Posted on: Thursday, July 12, 2007

Family gets $2M in Maui drowning

By Rick Daysog
Advertiser Staff Writer

News Photo

The family of a California man who drowned near Maui’s Pools of ‘Ohe’o will receive $2 million under a settlement with the federal government.

Kevin Oakley, 41, of Sun Valley, died on Aug. 18, 2003, after he was swept away by a fast-moving current while trying to rescue his 7-year-old son.

Oakley’s death was the fourth in less than two years at the popular East Maui tourist destination.

Wayne Kekina, attorney for Oakley’s family, said the National Park Service should have closed the pools that day because of the dangerous water levels.

Kekina added that Oakley’s death could have been avoided had parks officials installed life buoys and other safety equipment. Such safety features have been added by the park service under the settlement, Kekina said.

“It’s now a safer place for visitors to go,” said Kekina, who sued the federal government on behalf of Oakley’s family in December 2005.

Situated at the southeastern end of Haleakala National Park, the Pools of ‘Ohe’o, commonly known as the Seven Sacred Pools, is visited by as many as 100,000 people a month.

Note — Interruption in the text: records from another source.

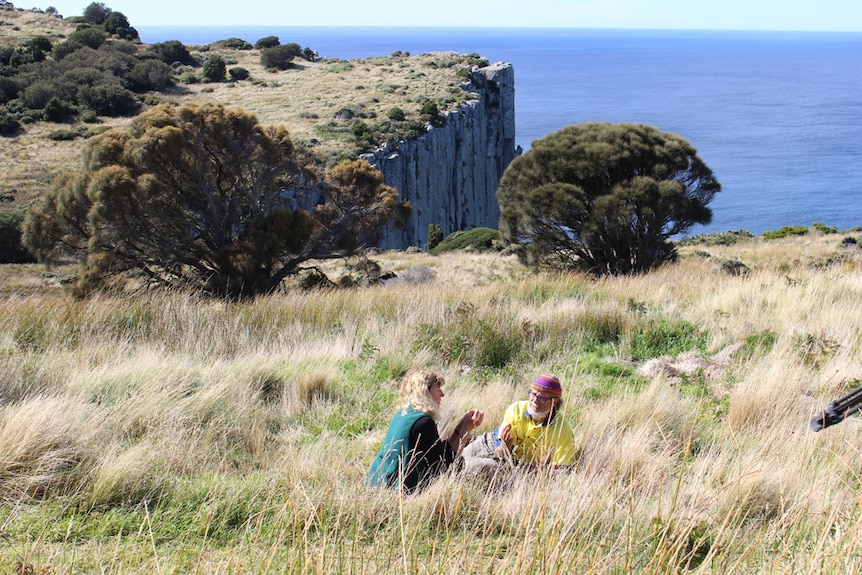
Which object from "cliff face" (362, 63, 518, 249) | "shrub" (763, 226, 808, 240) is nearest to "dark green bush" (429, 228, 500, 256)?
"cliff face" (362, 63, 518, 249)

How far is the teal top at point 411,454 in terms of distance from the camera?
3625mm

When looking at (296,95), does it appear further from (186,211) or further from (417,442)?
(417,442)

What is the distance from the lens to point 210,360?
20.8 ft

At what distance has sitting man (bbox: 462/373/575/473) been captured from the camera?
154 inches

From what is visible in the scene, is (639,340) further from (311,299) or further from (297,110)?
(297,110)

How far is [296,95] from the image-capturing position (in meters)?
47.8

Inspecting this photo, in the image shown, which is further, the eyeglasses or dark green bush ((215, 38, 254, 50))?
dark green bush ((215, 38, 254, 50))

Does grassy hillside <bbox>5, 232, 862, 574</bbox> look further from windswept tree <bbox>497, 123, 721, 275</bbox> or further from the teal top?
windswept tree <bbox>497, 123, 721, 275</bbox>

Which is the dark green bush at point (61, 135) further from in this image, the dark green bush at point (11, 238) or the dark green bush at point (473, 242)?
the dark green bush at point (473, 242)

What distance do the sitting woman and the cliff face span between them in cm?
2910

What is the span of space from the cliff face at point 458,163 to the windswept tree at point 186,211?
15374mm

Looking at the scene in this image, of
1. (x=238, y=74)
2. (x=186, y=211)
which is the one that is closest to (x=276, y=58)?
(x=238, y=74)

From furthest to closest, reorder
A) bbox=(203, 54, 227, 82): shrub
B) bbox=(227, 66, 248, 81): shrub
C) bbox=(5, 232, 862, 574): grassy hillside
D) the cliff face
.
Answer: bbox=(227, 66, 248, 81): shrub < bbox=(203, 54, 227, 82): shrub < the cliff face < bbox=(5, 232, 862, 574): grassy hillside

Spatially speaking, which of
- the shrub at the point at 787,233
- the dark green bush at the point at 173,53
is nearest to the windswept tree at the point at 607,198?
the shrub at the point at 787,233
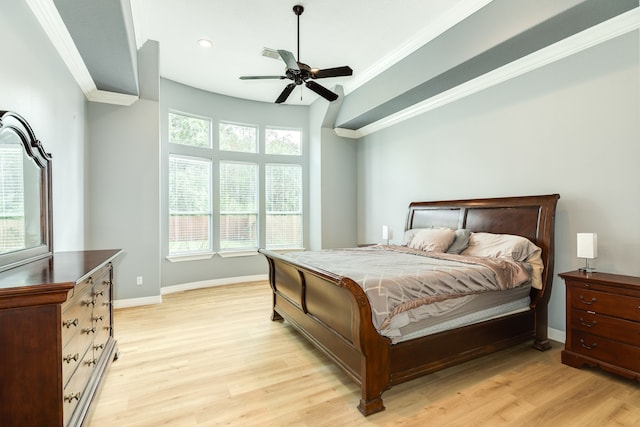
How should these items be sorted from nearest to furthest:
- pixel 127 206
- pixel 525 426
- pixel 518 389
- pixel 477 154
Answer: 1. pixel 525 426
2. pixel 518 389
3. pixel 477 154
4. pixel 127 206

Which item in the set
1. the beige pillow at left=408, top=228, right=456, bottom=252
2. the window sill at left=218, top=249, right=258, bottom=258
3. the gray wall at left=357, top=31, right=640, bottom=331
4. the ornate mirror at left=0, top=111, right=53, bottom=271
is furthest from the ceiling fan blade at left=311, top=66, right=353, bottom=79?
the window sill at left=218, top=249, right=258, bottom=258

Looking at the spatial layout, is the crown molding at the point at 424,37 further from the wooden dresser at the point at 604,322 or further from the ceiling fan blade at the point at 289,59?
the wooden dresser at the point at 604,322

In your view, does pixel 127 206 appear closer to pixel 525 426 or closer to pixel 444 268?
pixel 444 268

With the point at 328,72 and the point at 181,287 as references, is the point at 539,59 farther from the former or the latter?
the point at 181,287

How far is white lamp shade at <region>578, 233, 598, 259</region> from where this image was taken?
2579mm

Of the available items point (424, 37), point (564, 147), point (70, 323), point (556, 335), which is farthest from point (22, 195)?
point (556, 335)

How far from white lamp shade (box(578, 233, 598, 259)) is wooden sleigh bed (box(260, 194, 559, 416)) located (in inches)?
13.1

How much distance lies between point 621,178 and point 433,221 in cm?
196

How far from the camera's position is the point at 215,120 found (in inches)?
219

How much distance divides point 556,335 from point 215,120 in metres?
5.74

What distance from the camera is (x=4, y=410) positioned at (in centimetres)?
132

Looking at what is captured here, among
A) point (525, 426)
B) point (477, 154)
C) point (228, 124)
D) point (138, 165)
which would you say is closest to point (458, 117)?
point (477, 154)

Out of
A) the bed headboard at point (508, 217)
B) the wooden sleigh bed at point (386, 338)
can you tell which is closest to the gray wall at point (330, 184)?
the bed headboard at point (508, 217)

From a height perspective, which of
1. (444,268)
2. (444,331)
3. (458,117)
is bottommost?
(444,331)
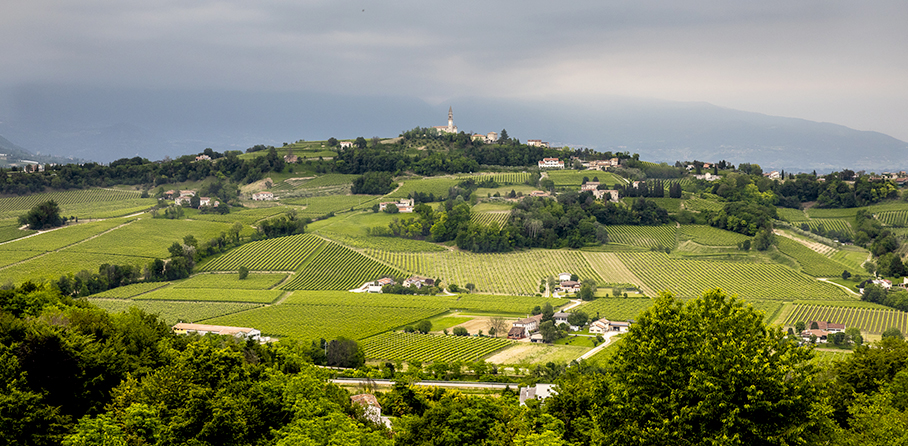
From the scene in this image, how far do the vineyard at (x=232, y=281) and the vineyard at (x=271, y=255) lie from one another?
1607mm

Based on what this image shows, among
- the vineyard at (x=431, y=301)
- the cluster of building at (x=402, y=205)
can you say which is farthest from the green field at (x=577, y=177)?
the vineyard at (x=431, y=301)

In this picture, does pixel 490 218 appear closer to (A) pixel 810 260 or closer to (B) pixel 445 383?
(A) pixel 810 260

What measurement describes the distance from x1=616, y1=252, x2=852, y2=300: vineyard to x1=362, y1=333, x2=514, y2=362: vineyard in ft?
65.7

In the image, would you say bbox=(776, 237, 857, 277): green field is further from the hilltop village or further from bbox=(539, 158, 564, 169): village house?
bbox=(539, 158, 564, 169): village house

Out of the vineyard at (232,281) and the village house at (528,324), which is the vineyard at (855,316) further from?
the vineyard at (232,281)

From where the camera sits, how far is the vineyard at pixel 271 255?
5488cm

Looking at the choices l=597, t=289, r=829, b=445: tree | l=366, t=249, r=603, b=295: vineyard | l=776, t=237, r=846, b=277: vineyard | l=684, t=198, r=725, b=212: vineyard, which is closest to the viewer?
l=597, t=289, r=829, b=445: tree

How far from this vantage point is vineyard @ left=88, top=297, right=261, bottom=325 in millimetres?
41156

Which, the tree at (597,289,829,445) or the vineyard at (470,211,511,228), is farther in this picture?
the vineyard at (470,211,511,228)

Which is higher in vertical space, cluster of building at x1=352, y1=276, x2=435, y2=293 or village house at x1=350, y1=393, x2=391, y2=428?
village house at x1=350, y1=393, x2=391, y2=428

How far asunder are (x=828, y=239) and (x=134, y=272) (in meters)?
70.3

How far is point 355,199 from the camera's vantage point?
81812mm

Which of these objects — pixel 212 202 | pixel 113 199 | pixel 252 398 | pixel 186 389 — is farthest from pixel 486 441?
pixel 113 199

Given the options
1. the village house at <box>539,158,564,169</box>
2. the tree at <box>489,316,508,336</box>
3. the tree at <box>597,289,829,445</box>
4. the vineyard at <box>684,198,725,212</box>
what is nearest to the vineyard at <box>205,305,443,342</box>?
the tree at <box>489,316,508,336</box>
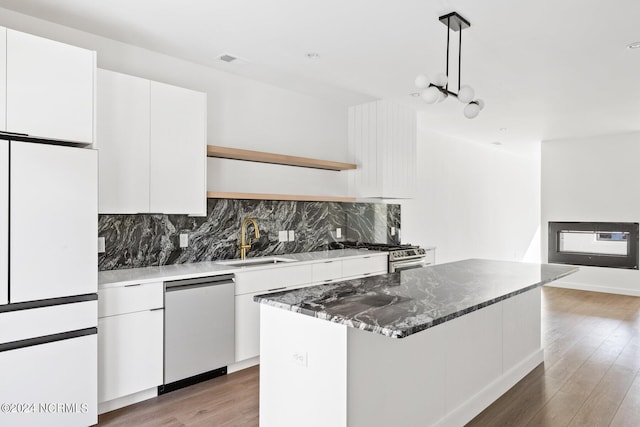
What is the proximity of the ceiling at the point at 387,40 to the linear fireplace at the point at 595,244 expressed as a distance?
9.63 ft

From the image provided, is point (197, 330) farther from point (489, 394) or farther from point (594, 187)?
point (594, 187)

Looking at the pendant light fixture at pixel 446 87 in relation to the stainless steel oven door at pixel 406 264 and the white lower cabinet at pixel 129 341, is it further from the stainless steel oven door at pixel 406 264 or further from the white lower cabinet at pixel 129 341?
the stainless steel oven door at pixel 406 264

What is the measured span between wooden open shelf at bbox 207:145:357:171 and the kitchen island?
69.4 inches

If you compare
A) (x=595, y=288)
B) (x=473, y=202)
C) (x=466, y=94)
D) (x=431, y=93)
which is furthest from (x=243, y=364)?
(x=595, y=288)

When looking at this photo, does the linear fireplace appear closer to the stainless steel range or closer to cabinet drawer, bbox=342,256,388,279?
the stainless steel range

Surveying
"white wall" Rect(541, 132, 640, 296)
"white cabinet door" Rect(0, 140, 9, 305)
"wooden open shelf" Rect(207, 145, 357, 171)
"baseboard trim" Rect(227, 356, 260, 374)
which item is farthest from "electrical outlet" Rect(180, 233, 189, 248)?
"white wall" Rect(541, 132, 640, 296)

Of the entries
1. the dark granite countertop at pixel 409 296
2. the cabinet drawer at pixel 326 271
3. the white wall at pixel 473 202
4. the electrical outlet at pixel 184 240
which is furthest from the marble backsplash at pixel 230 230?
the dark granite countertop at pixel 409 296

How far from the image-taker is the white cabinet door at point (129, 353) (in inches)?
106

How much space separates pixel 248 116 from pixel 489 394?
3189 millimetres

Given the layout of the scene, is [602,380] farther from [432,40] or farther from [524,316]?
[432,40]

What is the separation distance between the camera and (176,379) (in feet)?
9.91

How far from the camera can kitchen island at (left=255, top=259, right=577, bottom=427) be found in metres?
1.87

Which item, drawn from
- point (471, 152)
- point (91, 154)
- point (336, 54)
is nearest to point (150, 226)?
point (91, 154)

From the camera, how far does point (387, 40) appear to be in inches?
127
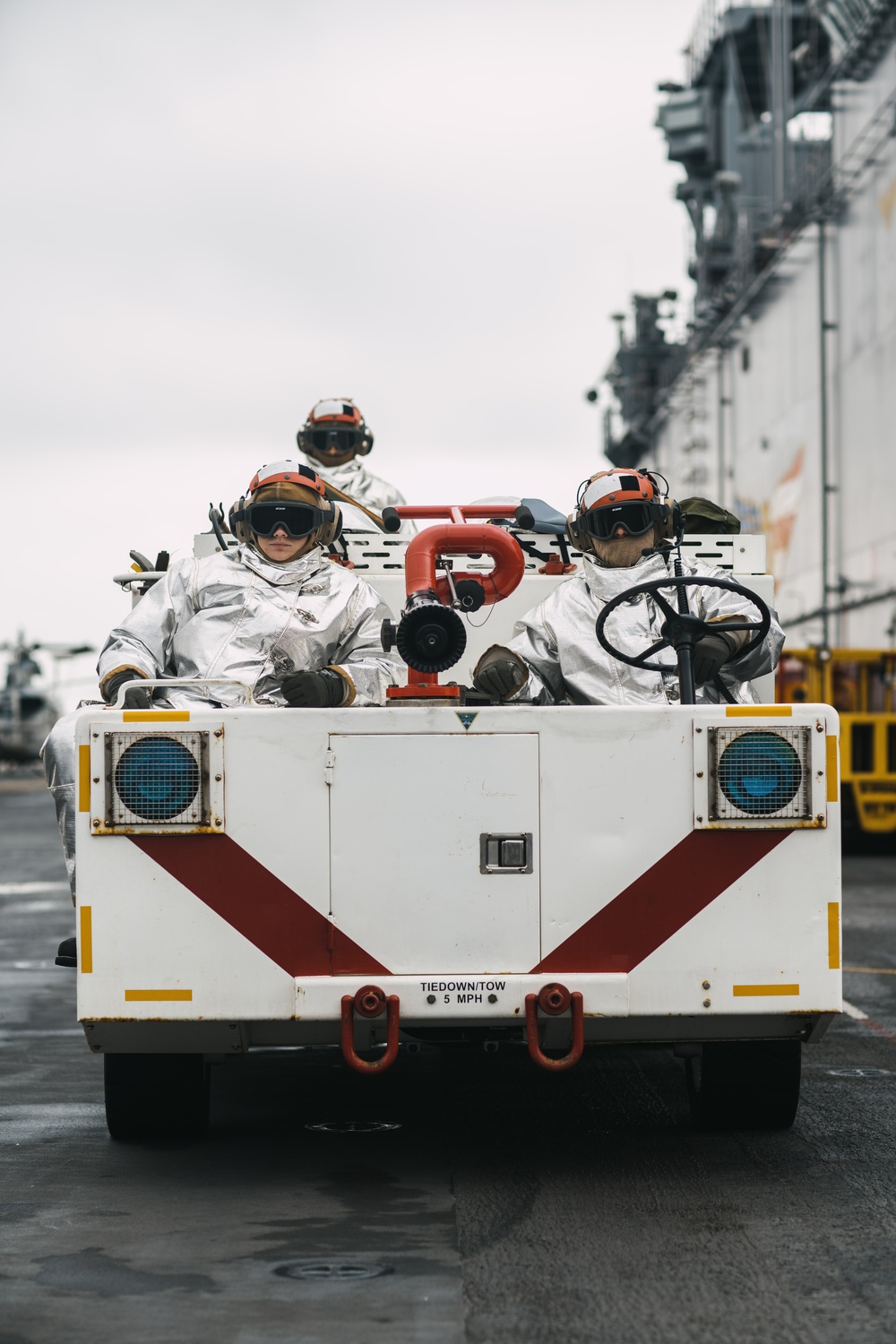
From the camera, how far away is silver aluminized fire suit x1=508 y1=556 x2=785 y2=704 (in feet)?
21.2

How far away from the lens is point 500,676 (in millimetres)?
6105

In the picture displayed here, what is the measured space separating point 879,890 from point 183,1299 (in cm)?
1309

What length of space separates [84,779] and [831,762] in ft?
7.16

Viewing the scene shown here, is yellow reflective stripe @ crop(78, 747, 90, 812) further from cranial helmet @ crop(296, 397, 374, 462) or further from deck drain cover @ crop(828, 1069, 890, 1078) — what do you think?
cranial helmet @ crop(296, 397, 374, 462)

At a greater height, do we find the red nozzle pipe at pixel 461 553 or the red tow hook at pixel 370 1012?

It includes the gulch and stream that flows through an estimated 22 pools in the area.

During heavy rains or flash floods, the pools’ currents are strong enough to sweep away unsuspecting visitors into the ocean.

Oakley, his wife Michelle, 37, and their children, Brielle, 11, and Austin, 7, were swimming in the lowest pool about 6 p.m. when Austin lost a slipper and went after it, the park service said in 2003.

His father caught up with the boy and was holding his arm before both were swept into a narrow, rocky section of the stream and into the ocean.

Dean Miller, an emergency medical technician from Placentia, Calif., jumped into the ocean and grabbed the boy but was unable to reach Kevin Oakley, who was carried farther out to sea. A Maui County Fire Department helicopter recovered his body floating 400 yards north of the pools at 7 p.m.

Oakley’s death came 15 months after a New York resident, Xina Wang, was washed out to sea by a strong current at the same pool.

Wang’s husband, Timothy Wendt, sued the National Park Service and was awarded $2.3 million by a federal judge. The case eventually was settled after the government appealed.

A month before Wang’s death, a Louisville, Ky., man and his 8-year-old daughter were swept over Makahiku Falls, farther upstream, and out to sea. The two were never found.